If employees do not trust the ethical culture of an organization to provide reliable ways to elevate an issue, they may escalate pressure by using political tools. The Google employees who staged a global walkout to protest the firm’s handling of sexual harassment a few years ago were using this option. Escalation tactics may sound aggressive to a risk-minded ethics and compliance officer, but consider the alternative: The firm may be sitting on a time bomb of unethical practices that the employees know about, but which the compliance system is not dealing with. If your social media savvy millennial and Gen Z employees become frustrated by systemic violations of their core values, expect them to use this tool.
Go outside the organization
In extreme cases of corporate crime or corruption, there is always the option of blowing the whistle to regulators, the press, and other outside stakeholders. I do not recommend this step unless every other option has been exhausted. First, it almost always requires the employee to quit—a high price to pay for doing the right thing. Second, I am an optimist. I like to think that there is always an internal way to fix an ethical problem, if only the employee can find the right like-minded champion to back them up.

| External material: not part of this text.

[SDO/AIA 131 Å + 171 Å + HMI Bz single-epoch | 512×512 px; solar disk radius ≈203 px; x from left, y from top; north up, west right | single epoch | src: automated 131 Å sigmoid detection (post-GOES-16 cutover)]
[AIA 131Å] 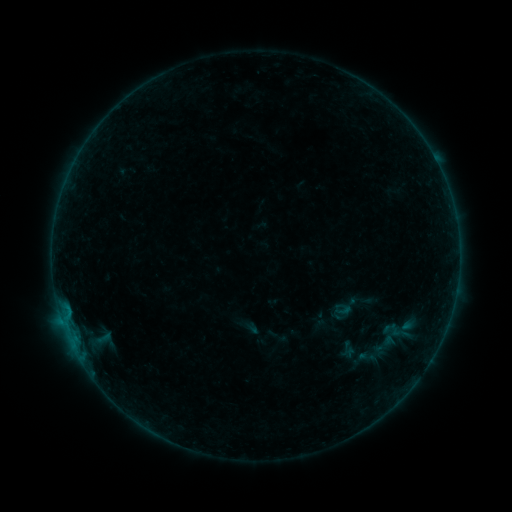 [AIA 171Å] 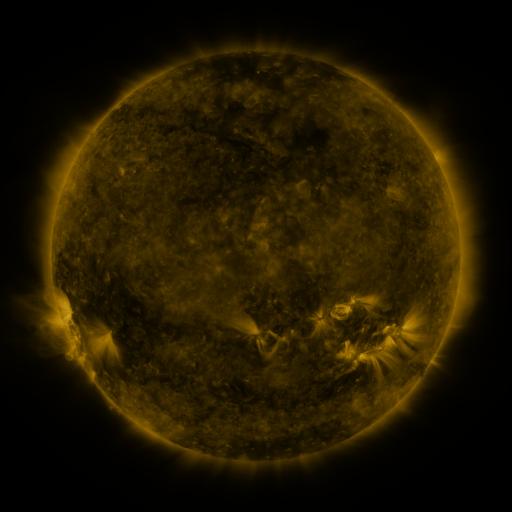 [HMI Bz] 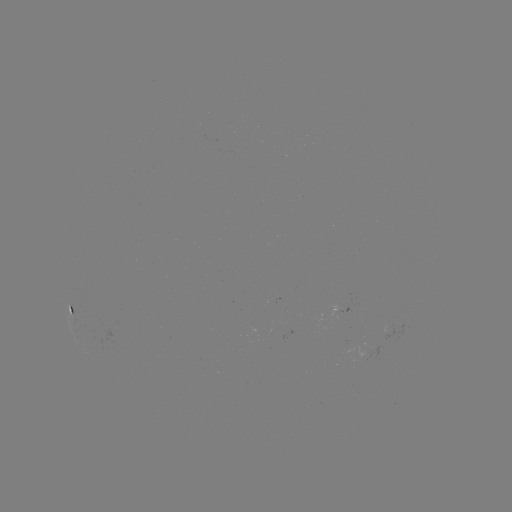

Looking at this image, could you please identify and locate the sigmoid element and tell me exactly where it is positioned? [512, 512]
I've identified sigmoid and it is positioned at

Stage 4: Act—Then adjust via the loop
With a decision made, the final step is to act on it. Crucially, the OODA loop model is a dynamic model. It assumes that the first move will not be the last. So, after employees act, they must monitor what happens, assess how well the problem has been addressed, own the new situation, and decide what to do next. By encouraging your employees to be persistent as they champion your ethical culture, you will empower them to be true stakeholders.